La méprise est bien évidemment liée à son patronyme, qui évoque le prophète juif Isaïe (cf. le Dictionnaire des noms de famille en Wallonie et à Bruxelles de Jean Germain (Racine Lannoo, 2007), mais aussi à la fameuse tendance des grands violonistes à être juifs.
Or, cette tendance ne s’observe qu’à partir du XXe siècle. Jasha Heifetz est né en 1901, Nathan Milstein en 1903, Henryk Szeryng en 1918, Isaac Stern en 1920. Au XIXe siècle, il y a eu Ferdinand David, Nicolo Paganini, Rodolphe Kreutzer, Henri Vieuxtemps… et Eugène Ysaÿe (né en 1858). Ni Paganini, ni Kreutzer, ni Vieuxtemps n’étaient juifs... et Ysaÿe, pas davantage.
Si Ysaÿe avait été juif, il serait, à coup sûr, mentionné quelque part dans les 761 pages de l’ouvrage de Frans C. Lemaire Le Destin juif et la musique - Trois mille ans d’histoire(Fayard, 2eédition revue et augmentée, 2001), surtout si l’on sait qu’y sont mentionnés Paganini (p. 504), Kreutzer (p. 194) et Vieuxtemps (p. 508).
(Notons au passage qu’au début de son livre, Frans C. Lemaire, lui-même non juif, croit opportun de dresser une liste de Juifs ayant eu « une influence fondamentale sur les développements de la modernité » et fait l’erreur d’y inclure Charlie Chaplin).

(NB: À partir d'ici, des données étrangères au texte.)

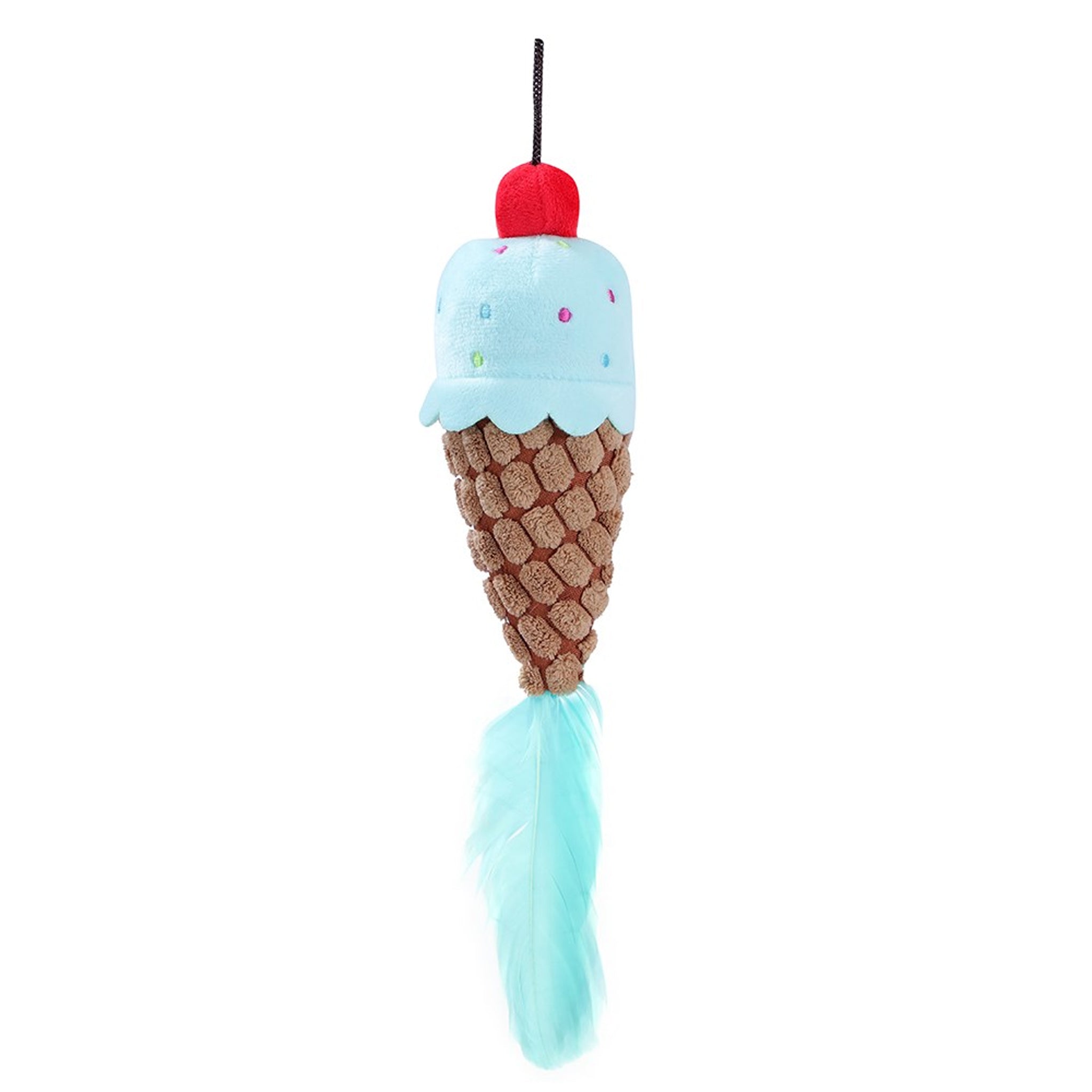 Cara Cat Ice Cream Cone Plush Cat Toy – 2 Assorted (28cm)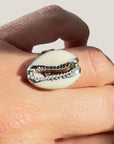 Anillo plateado con cowrie blanco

Eugène-Auguste Ysaÿe était issu d’une vieille famille wallonne (Musica et Memoria) et son grand-père paternel, maçon de métier et violoniste le dimanche, jouait à l’église. Sa mère se prénommait Marie-Thérèse. Sa sœur aînée se prénommait Marie, et son frère aîné, Joseph. Un peu plus, et il recevait comme prénom Jésus.